◆ Document section
-- BEGIN --

On Wed, 13 Jul 2005, S.Woodside wrote:
> Yeah, we specify that a semacode tag can only contain a URL. But now,
> you see that there's a good reason for that. When you get loose in your
> spec you get the situation like in Japan where the 3 operators all have
> fragmented specs for how to encode other kinds of information. Semacode
> is all about interoperability and future proofing.
I'm not sure I'd call not being able to encode anything but a URL
"future proof." You could have just as easily defined a format that
tagged the data at the beginnning to indicate it was a URL and then
reserved the other tags, allowing you to add vcard data later.
> Besides, why encode
> the vCard directly when you can put in a URL to a vCard that's online?
Because if you're my friend's office, you have to scan the card and then
take your phone outside to get network connectivity. Even without that,
why take the extra time to connect and pay the packet charges?
> Saying that QR codes can encode more kinds of information is
> ridiculous, since a URL can address ANY kind of information.

-- END --

◆ Aim of the exercise
Write out the part of the email about Semacode tags between "Because if you're" and "kind of information.", inclusive.

◆ Dataset content
-- BEGIN --

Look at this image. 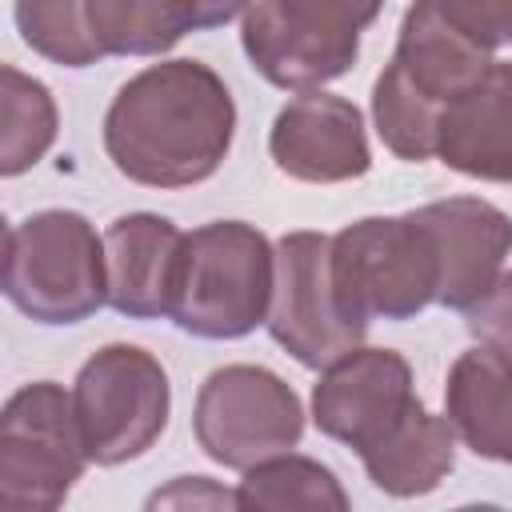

-- END --

◆ Full solution
Because if you're my friend's office, you have to scan the card and then
take your phone outside to get network connectivity. Even without that,
why take the extra time to connect and pay the packet charges?
> Saying that QR codes can encode more kinds of information is
> ridiculous, since a URL can address ANY kind of information.